* Yang Diminta
Lanjutkan teks tentang jawara di Banten di bawah ini, mulai dari bagian setelah kalimat terakhirnya.

Seiring dengan perjalanan waktu, persepsi masyarakat terhadap Jawara
memiliki pemahaman yang beragam, mulai dari hal yang positif sampai ke
hal yang negatif. Pemahaman masyarakat yang beragam ini tidak terlepas
dari sepak terjang sosok Jawara, yang memiliki peranan cukup besar dalam
tiga masa perjalanan sejarah di Banten dan Jawa bagian Barat, yaitu
masa kerajaan Sunda, kesultanan Banten, dan masa kolonial Belanda.
Belakangan, kehidupan jawara dengan character building yang khas itu
menciptakan sub kultur kebudayaan baru masyarakat Banten dan sekitarnya,
yaitu Subculture of Violence (sub kultur kekerasan). Permasalahan ini
muncul ke permukaan akibat terkontaminasinya nilai-nilai kejawaraan
sehingga sebagian masyarakat ada yang menilai jawara identik dengan
premanisme.
Sebagai subkultur kekerasan, jawara memiliki motif-motif tertentu dalam
melakukan kekerasan. Merekapun mengembangkan gaya bahasa atau tutur kata
yang khas, yang terkesan sangat kasar (sompral) dan penampilan diri
yang berbeda dari mayoritas masyarakat. seperti berpakaian hitam dan
memakai senjata golok (Atu Karomah, Jawara dan Budaya Kekerasan pada
Masyarakat Banten, Tesis S2 UI). Penampilan terakhir inilah yang
sebagian besar masyarakat umum diidentikan dengan pencak silat
tradisional.
Penafsiran Sejarah Istilah Jawara
Belum adanya pencatatan histographia mengenai awal mula kemunculan
istilah jawara di masyarakat Banten dan Jawa bagian Barat, menyulitkan
untuk diketahui secara pasti kapan dan dimana penggunaan istilah Jawara
ini diberikan kepada seseorang yang memiliki kunggulan fisik dan
supranatural, dan cenderung menggunakan kekerasan dalam menyelesaikan
setiap persoalannya. Begitupun halnya dengan istilah jawara itu sendiri.
Penyusuran proses kemunculan istilah jawara baru terbatas pada sejarah
sosial (budaya tutur) bersifat “stamboom” bukan “geschiedenis” atau
“history”, yang secara akademis sukar untuk dipertanggung jawabkan.
Dari stamboom yang ada, sebagian besar masyarakat sepakat untuk menunjuk
daerah Banten sebagai tempat dimana istilah ini pertama kali muncul,
karena jawara merupakan salah satu entitas masyarakat Banten yang sangat
terkenal. Hingga dalam perkembangannya menyebar ke beberapa daerah yang
melingkupinya termasuk Betawi, Bekasi-Pantura, Bogor dan Priangan
bersamaan dengan dimulainya proyek pembangunan Jalan Raya Pos Deandles
(RM. Taufik Djajadiningrat, Sejarah dan Silsilah Ringkas Para Sinuhun
Kesultanan Banten, 1995 : 121-122).

(Entri dari kumpulan data)

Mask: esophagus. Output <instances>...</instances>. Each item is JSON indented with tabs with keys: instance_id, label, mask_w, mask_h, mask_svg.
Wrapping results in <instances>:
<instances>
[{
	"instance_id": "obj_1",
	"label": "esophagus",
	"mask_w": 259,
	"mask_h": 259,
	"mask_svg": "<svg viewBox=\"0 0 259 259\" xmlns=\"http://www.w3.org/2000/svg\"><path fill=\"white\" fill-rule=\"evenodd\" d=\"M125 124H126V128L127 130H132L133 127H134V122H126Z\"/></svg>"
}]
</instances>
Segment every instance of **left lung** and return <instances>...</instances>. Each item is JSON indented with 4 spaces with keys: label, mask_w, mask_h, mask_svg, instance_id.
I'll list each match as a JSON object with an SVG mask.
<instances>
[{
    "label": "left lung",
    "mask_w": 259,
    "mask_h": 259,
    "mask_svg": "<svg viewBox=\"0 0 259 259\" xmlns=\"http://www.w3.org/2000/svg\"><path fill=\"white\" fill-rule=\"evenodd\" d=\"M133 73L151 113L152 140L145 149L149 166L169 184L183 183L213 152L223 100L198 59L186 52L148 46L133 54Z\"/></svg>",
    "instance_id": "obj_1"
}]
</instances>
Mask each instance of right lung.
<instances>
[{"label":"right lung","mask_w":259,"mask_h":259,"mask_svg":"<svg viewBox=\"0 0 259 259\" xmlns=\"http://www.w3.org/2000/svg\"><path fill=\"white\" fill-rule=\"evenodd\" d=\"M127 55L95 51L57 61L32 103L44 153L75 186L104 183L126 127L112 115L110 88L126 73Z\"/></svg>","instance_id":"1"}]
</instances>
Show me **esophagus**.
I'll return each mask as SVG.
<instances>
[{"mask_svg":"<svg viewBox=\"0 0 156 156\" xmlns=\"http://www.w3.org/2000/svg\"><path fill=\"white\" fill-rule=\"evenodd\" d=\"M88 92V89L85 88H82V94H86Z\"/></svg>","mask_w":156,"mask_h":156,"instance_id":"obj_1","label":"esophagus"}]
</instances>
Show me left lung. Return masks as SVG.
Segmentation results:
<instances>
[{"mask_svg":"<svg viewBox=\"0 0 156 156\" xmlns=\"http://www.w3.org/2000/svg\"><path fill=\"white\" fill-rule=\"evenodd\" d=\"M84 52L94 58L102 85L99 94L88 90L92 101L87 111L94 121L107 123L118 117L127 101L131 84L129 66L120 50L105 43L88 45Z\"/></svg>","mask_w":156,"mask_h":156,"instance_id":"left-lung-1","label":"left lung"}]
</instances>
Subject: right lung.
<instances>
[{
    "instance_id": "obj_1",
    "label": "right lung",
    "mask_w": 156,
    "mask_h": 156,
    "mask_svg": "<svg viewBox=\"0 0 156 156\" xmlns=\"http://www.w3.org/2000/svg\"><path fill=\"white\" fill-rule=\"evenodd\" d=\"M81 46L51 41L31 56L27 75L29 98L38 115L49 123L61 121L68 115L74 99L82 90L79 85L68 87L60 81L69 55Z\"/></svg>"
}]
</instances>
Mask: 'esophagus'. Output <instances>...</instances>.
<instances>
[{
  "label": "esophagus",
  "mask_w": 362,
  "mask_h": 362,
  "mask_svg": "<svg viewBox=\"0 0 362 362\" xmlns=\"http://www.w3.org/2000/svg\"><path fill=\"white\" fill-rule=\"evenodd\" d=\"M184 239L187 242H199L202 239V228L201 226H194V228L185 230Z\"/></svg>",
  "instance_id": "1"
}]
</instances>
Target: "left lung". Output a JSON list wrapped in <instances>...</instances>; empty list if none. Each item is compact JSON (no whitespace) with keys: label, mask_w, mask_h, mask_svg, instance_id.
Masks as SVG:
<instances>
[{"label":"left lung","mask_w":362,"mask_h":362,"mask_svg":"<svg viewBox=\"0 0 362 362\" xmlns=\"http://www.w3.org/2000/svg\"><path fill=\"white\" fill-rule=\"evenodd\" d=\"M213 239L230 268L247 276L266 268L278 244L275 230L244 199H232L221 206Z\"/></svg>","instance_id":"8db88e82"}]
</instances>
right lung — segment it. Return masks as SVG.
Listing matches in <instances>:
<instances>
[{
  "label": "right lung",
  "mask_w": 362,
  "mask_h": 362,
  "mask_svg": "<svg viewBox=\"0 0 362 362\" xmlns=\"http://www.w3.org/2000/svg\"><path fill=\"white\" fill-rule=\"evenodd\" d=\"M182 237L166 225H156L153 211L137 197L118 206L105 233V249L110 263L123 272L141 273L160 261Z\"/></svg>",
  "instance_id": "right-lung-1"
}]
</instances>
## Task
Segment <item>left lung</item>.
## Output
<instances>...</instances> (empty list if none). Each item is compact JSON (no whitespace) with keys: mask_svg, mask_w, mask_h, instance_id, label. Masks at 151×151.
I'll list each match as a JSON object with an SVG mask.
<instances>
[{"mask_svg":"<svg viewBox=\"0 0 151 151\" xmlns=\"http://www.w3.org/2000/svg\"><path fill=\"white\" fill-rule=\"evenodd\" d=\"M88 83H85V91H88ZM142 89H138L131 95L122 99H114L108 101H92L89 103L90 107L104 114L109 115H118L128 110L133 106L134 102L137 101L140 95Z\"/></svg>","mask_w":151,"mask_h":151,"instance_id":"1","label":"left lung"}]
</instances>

* Jawaban Latihan
Berdasar catatan seorang peneliti sejarah kabupaten Lebak, Miftahul
Falah, S.S menguraikan bahwa sejarah sosial masyarakat Banten sendiri
memiliki empat penafsiran tentang proses kemunculan istilah jawara.
Penafsiran pertama ketika kerajaan Sunda menggunakan sekelompok
masyarakat sebagai perantara atau penghubung antara masyarakat dengan
rajanya. Mereka memiliki kewenangan tidak hanya melayani antara raja dan
rakyat, tetapi juga membela dan melindunginya. Dalam keseharian mereka
memiliki ke khasan dalam berpakaian dan gaya hidupnya, seperti jago
dalam menyabung ayam, pandai bermain pencak silat dan memiliki ilmu
“kadugalan” yang kebal senjata tajam sebagai kekuatan supranaturalnya.
Dalamperkembangan selanjutnya, keterampilan bermain silat dan kekebalan
tubuh yang dimilikinya menjadi ciri utama kelompok ini sehingga
melahirkan sebutan jawara.
Penafsiran kedua, ketika pada masa Kesultanan Banten dipegang oleh
Maulana Hasanuddin. Dalam menghadapi pasukan Pajajaran yang teramat
kuat, Sultan membentuk sekelompok orang-orang dalam satu pasukan khusus
yang dipimpin oleh Maulana Yusuf. Setiap anggotanya memiliki keunggulan
secara lahir dan batin, militan dan mampu mengahncurkan secara cepat
menyusup ke pusat pemerintahan Pajajaran di Pakuan. Pasukan khusus tanpa
identitas itu diberi nama Tambuhsangkane, yang bergerak dengan tidak
mengatas namakan kesultanan Banten. Sifat militan yang dimiliki oleh
pasukan khusus ini menumbuhkan sifat pemberani dan kemudian dibina
secara terus menerus. Dari merekalah kemudian lahir kaum jawara.
Penafsiran ketiga, F.G. Putman Craemer, Residen Banten (1925-1931),
istilah jawara dimulai dengan dibentuknya perkumpulan Orok Lanjang oleh
golongan pemuda di Distrik Menes Pandeglang, yang bermakna harfiah
sebagai “bayi yang menjelang dewasa”. Perkumpulan kampung ini pada
awalnya dibentuk untuk meningkatkan hubungan kekerabatan dalam satu
lingkungan, memberikan pertolongan dan pelayanan dalam segala kegiatan
termasuk membantu masyarakat dalam penyelenggaraan pesta atau acara
kampung.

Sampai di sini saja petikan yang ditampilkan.